Attachment is difficult, when you’ve clung to it like a life raft for so long that you believe you will sink to the bottom again should you let go.  The thing is, I have to remember I am an incredibly strong swimmer, I’ve been building my endurance, my strength, my efficiency for nearly a decade.  It’s time to let go of how I think things should be.  And just instead, be.

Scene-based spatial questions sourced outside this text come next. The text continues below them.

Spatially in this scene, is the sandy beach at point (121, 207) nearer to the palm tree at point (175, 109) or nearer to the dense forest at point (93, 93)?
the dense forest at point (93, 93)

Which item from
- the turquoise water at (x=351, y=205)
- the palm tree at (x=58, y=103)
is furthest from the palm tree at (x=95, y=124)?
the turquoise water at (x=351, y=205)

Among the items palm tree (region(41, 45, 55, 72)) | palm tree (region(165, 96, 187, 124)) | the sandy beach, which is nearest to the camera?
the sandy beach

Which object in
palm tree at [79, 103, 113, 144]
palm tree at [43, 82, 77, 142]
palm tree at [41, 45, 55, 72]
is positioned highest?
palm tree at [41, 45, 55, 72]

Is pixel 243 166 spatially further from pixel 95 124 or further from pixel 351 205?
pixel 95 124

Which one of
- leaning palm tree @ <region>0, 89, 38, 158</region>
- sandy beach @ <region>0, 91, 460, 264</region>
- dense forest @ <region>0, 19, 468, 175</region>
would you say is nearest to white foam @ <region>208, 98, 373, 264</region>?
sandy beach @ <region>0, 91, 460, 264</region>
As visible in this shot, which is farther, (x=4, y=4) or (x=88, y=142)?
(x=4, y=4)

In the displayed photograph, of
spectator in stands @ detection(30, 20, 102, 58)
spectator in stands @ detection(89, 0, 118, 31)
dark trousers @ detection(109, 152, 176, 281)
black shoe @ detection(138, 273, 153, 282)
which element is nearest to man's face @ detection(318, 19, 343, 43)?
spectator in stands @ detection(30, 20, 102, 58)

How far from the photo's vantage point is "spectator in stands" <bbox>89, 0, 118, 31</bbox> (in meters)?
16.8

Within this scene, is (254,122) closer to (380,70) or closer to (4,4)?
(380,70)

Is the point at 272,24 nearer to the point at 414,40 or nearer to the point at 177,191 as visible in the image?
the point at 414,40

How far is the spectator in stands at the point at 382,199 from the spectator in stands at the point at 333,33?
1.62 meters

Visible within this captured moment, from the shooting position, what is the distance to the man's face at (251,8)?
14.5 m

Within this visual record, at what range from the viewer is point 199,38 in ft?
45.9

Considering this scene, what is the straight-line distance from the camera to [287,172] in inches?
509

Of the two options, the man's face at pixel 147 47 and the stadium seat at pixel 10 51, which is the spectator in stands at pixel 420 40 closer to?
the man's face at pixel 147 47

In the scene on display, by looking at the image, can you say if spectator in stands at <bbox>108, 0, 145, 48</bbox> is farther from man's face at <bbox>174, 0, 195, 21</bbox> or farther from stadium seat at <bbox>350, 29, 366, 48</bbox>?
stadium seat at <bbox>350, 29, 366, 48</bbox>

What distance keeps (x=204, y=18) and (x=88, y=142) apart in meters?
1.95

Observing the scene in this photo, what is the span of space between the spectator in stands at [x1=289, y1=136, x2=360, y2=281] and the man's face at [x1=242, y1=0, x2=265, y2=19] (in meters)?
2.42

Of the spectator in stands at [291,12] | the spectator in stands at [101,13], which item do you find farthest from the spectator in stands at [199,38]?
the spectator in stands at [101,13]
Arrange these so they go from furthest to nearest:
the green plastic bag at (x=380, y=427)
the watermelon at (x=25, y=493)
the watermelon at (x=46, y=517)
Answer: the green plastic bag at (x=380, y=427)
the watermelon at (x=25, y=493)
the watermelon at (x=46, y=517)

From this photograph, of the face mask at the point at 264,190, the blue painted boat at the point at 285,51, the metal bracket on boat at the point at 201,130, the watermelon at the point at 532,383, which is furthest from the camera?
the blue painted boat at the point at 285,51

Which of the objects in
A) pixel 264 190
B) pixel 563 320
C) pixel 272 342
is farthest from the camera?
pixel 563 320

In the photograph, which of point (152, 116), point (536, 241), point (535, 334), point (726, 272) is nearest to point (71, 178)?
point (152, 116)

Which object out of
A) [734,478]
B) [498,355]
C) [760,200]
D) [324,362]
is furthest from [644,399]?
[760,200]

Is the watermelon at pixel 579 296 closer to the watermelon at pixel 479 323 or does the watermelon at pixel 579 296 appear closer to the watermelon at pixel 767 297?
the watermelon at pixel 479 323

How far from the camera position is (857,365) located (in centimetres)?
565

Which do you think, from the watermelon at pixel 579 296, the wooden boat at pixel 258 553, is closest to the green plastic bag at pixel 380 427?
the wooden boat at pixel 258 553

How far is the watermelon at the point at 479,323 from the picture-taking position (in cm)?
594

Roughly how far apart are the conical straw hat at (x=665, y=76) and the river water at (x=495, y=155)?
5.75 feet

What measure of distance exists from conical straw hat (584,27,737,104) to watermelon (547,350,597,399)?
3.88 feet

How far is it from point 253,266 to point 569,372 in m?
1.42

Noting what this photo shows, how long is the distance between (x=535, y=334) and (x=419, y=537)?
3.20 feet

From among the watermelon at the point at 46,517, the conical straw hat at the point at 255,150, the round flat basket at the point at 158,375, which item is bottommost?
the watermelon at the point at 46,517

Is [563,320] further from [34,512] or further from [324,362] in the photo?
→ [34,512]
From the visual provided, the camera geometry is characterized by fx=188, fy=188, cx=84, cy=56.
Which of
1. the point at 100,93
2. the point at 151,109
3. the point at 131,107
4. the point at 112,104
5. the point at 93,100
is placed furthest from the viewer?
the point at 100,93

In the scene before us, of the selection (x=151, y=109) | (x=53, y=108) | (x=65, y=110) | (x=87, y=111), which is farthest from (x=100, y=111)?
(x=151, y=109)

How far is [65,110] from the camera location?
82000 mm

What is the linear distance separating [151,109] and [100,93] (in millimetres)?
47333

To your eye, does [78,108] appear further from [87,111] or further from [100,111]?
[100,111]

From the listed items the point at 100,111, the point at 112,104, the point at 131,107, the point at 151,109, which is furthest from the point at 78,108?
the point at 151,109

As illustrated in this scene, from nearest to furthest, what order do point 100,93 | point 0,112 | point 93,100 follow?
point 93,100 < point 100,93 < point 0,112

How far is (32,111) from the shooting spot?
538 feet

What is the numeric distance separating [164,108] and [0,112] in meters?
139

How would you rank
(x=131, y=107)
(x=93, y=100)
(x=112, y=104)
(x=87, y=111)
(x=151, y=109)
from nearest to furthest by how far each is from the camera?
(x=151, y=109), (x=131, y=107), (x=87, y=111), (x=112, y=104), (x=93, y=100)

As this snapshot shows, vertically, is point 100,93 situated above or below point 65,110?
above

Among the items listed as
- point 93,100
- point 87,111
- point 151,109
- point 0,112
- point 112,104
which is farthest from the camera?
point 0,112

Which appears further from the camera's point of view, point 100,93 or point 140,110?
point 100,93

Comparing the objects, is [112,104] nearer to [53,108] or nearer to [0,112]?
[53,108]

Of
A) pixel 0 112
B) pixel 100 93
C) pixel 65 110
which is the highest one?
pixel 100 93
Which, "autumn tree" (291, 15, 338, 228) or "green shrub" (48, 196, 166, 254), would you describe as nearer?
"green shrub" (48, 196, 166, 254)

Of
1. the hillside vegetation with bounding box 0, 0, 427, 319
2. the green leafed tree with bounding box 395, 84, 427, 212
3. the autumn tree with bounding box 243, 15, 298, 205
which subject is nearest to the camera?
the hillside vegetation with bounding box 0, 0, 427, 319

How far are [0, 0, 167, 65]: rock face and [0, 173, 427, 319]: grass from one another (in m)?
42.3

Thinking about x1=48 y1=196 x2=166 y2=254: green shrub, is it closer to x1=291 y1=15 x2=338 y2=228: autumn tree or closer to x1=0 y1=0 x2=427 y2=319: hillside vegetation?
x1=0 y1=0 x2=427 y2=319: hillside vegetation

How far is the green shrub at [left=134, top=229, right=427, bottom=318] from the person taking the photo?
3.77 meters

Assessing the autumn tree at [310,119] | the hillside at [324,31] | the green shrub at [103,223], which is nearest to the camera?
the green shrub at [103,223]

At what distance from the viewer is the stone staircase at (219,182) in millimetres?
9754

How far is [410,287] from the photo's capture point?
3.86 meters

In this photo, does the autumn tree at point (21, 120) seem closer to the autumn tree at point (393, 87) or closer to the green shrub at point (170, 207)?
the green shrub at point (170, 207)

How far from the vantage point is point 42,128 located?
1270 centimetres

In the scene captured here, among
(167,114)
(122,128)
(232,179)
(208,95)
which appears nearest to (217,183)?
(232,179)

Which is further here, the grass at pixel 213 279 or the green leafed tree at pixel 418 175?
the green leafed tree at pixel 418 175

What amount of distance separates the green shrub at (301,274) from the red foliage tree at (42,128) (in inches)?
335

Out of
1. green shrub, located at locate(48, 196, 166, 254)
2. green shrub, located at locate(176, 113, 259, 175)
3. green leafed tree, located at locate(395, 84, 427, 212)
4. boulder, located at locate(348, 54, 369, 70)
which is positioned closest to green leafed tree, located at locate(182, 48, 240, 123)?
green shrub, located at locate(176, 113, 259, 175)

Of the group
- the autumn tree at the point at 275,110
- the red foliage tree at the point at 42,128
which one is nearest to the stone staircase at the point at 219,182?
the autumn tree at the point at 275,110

The silver lining is, in all the sad things I shared earlier, there has been a silver lining. It has sometimes taken a while to shine through, but each and every story that seemed like a sad one in the moment, that parts of me still mourn and feel deeply even now today, become my greatest teachers and then I grow a bit more, I awaken further, I see things differently like an updated prescription in my glasses, sharper and keener mixed with reverence of what I had been missing to this point in my life.

We have healed as a family with the losses of loved ones.  This I can’t underline, bold and highlight enough.  Our relationship with my Mother-in-law is loving and supportive and all we want for each other is happiness and well-being.  Because of that, she is thriving and finding a new way to be in her world.  My husband and I have forged a deep, loving and accepting relationship with each other because of the trust we’ve built in learning to be vulnerable with each other.  He just shared with me yesterday that although he may no the able to release emotions the way I do so readily, he appreciated the way I cried for the both of us when we talked about his Dad the other night.  I am yet to see the full benefits of how these relationship models will affect how our son perceives his world.  And Lucy can no longer lay next to me while I write, but Scout already knows how to do this because I had space in my heart and life to teach her.  As soon as I began my first words this morning she laid down ready for the long haul, with patient hopes to get me out for a walk this morning once the rain stopped.  And perfect timing, wouldn’t you know, it has.  It always stops eventually, that’s not an attachment I’m ready to part with.  Sorry Noah and your Ark of stranded animals, just sayin. Work in progress.